Despite the love he held and still holds for Villa - "If I wasn't in football I'd buy a Villa season ticket," he once said - it was only the claim from the Birmingham City doctor that he had a back problem that stopped the move across the city taking place. While Little would never publicly undermine his manager, he wasn't body and soul a Ron Saunders man, and that was enough for Villa's most successful modern manager to decide his time in claret and blue had run its course.
Saunders was right, but Little was to leave by stretcher rather than by transfer. The end was a less surprising one than a move to Blues: Little's knee went.
It was far from the first time, but he had always battled back before. This would prove once too far; the next two years were a nightmare of injury, rehabilitation, pain and breakdowns for Little before he finally accepted defeat in February 1980. He was just 27.
For injury to strike him, as it has so many of Villa's brightest - even of his contemporaries, the names Shaw, Gray and Cowans ring with what-might-have-beens - was cruel, for Little was amongst the very, very best to grace the Villa Park turf, and arguably the most beloved of its supporters.

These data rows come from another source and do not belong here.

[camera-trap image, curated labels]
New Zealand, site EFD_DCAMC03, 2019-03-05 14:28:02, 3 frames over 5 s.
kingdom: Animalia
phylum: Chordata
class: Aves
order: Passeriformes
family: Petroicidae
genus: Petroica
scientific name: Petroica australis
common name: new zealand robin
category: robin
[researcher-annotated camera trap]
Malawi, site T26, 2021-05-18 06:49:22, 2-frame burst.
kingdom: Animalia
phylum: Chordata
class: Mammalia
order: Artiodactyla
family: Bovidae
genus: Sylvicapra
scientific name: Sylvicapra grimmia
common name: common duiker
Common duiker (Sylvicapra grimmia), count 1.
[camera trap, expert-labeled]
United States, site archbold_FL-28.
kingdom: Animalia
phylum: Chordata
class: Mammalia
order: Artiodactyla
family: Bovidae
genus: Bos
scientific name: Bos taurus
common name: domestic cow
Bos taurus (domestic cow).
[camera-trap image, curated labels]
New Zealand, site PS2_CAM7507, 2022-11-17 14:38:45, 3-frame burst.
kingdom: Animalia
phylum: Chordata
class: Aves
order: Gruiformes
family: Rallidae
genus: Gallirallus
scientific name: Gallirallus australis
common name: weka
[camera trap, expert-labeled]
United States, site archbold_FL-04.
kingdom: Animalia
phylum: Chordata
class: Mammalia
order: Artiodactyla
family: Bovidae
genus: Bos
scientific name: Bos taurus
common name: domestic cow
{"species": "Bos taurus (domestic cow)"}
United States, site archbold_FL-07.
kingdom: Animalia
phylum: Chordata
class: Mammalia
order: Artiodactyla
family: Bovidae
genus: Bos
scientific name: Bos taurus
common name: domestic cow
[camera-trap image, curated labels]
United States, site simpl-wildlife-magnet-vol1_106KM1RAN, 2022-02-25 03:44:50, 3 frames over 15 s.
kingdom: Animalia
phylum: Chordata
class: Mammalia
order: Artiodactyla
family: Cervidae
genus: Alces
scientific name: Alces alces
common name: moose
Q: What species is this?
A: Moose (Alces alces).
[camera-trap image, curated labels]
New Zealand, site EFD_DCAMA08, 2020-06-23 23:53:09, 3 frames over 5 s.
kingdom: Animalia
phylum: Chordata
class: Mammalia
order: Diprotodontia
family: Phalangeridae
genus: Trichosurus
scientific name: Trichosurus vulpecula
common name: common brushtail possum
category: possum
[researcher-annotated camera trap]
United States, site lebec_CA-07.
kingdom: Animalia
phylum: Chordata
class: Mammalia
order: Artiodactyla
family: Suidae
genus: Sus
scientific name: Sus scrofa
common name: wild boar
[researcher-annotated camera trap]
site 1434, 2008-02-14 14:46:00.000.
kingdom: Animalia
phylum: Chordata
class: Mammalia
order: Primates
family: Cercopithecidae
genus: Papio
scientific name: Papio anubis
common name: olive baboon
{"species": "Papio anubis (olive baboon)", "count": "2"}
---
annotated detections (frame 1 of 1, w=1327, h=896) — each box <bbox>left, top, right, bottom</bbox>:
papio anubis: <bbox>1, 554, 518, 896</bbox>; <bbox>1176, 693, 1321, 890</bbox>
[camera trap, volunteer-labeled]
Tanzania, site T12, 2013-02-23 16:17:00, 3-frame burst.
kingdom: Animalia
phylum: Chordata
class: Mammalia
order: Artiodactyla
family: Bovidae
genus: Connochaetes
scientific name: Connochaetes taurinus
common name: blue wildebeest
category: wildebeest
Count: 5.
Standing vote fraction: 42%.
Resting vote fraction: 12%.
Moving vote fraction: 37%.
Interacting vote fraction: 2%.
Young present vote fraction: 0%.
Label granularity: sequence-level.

Little was the children's player, the one you pretended to be in the playground, easily avoiding a challenge, throwing a stepover before flicking the ball behind his other leg in an age when to do so invited a challenge like a steamroller. It was no wonder his appointment to the managerial hotseat in 1994 brought such joy to Villa fans in their late twenties and early thirties - this was their boyhood hero coming home. He repaid the adulation in silverware, albeit just one piece.
That spring afternoon at Wembley was Little's Villa at their best; fluid, attacking and confident in their own ability as well as that of their teammates. Ian Taylor, like Milosevic a Little signing, added a second. Dwight Yorke, who truly blossomed under him, capped things with a third. The eleven men in claret and blue - and it was eleven, Little seeing no need to make substitutions - did it in style.
"I've been upstairs and my two kids are up there. They're eating pizza at the moment and they're picking their man of the match. And they've picked all the guys who played," he smiled.
The season - Villa's best in years - did not entirely fulfil its promise, for just a few days later Liverpool beat Little's side in the FA Cup semi-final. A fourth-place finish in the league also hinted of more to come from the team.
It wasn't to be. But there was something fitting that the trophy Brian Little won as a manager should be the League Cup. It brought back some rather special memories.